Was für ein Augenblick, als Jurypräsident Robert de Niro, einer der großen alten Männer des amerikanischen Kinos, die Bühne betrat – und alle im Saal erhoben sich zur Ovation, als bekäme er selbst einen Preis fürs Lebenswerk! Was für ein heiterer Jubel auch, als er in schönem Kauderwelsch zwischen Französisch und Englisch bekannte: "Wir haben unser Bestes versucht, und ich hoffe, es ist okay!" Als er aber später erschöpft am Ende der Ehrungen, knapp die Goldene Palme für The Tree of Life verkündete, da hatte das kollektive Wohlbefinden seinen Höhepunkt deutlich überschritten.

Regisseur Terrence Malick, der bereits 1978 für Days of Heaven die Goldene Palme gewann: abwesend wie die ganze Zeit in Cannes, von einem Getreuen wegen Menschenscheu entschuldigt.

Und somit auch beschützt vor den Buhs, die sich wie schon zur Premiere seines Films im angrenzenden Pressesaal erhoben. Da tat die herzensfrische Erinnerung an Kirsten Dunst noch einmal gut, die Hauptdarstellerin aus Lars von Triers Melancholia , die den Preis für ihre Rolle als depressive Braut in den letzten Tagen der Menschheit erleichtert so kommentierte: "Was war das bloß für eine Woche! So was passiert einem nur einmal im Leben."

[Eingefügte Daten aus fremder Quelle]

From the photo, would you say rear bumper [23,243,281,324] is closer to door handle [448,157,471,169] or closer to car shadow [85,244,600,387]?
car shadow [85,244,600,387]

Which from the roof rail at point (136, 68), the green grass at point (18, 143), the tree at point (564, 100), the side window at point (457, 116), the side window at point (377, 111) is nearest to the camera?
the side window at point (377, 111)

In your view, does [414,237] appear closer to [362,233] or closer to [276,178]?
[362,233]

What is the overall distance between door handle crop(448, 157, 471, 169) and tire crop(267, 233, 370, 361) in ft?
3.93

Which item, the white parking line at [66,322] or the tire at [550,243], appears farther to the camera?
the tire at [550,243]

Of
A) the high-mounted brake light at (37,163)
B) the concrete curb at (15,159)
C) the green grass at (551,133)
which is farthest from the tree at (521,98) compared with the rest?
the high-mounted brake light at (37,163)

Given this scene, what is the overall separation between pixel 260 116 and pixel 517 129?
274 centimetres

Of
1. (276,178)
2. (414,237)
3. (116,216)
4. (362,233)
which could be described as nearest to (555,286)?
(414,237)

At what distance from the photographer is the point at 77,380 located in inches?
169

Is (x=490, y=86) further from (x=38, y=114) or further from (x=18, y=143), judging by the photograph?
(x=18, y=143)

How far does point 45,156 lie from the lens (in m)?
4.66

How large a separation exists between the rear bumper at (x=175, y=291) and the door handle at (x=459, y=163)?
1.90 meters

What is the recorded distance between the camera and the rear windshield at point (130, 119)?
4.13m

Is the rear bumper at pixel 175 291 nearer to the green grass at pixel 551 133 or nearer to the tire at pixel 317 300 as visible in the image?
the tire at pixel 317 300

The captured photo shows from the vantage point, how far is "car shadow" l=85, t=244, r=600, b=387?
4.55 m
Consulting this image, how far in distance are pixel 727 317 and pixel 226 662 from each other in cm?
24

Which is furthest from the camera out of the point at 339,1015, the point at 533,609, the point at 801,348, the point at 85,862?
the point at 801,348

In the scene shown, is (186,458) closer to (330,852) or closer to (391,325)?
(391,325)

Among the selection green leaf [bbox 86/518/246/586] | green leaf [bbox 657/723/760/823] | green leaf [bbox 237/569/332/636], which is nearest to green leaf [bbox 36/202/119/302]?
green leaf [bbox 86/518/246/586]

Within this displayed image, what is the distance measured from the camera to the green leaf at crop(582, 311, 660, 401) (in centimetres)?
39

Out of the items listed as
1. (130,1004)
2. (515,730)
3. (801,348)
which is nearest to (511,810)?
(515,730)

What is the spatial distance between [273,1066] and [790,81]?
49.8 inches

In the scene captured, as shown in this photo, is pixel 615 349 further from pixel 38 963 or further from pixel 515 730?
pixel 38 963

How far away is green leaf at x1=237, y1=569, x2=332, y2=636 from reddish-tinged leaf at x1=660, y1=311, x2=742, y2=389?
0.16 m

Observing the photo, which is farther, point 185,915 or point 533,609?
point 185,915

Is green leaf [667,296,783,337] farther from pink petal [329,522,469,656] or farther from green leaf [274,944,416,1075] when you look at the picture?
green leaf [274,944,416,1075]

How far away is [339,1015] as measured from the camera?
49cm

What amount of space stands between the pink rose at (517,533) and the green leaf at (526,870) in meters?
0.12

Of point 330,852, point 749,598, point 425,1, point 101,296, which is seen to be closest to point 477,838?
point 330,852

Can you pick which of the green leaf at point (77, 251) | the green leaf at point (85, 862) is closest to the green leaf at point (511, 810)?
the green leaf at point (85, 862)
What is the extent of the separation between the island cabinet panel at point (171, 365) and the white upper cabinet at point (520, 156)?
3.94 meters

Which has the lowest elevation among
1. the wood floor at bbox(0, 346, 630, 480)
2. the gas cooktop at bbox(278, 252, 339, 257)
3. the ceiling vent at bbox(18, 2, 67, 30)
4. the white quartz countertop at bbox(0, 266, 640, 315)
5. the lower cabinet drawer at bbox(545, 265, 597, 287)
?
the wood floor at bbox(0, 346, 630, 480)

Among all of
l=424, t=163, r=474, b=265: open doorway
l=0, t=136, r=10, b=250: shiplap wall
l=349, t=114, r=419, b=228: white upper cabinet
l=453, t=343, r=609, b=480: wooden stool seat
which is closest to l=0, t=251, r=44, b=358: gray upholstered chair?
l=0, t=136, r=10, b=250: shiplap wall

Immerhin, ein Happy End. Für einen eindrucksvollen Endzeitfilm, der trotz der unsanften Festival-Ausladung seines Regisseurs im Wettbewerb geblieben und von der Jury berücksichtigt worden war. Und für Terrence Malicks umstrittenen Weltneuschöpfungsfilm, der die Geschichte einer unglücklichen Jungskindheit in Texas mit bombastischen Planetenbildern und einem meist im Predigerton gehaltenen Off-Kommentar umstellte. The Tree of Life ist ein Film, in dem eigentlich Gott die Hauptrolle spielt, ein Gott wohlgemerkt, der da droben im Himmel wohnt. Für manche war der Film eine Offenbarung. Andere sagten lieber gleich Amen.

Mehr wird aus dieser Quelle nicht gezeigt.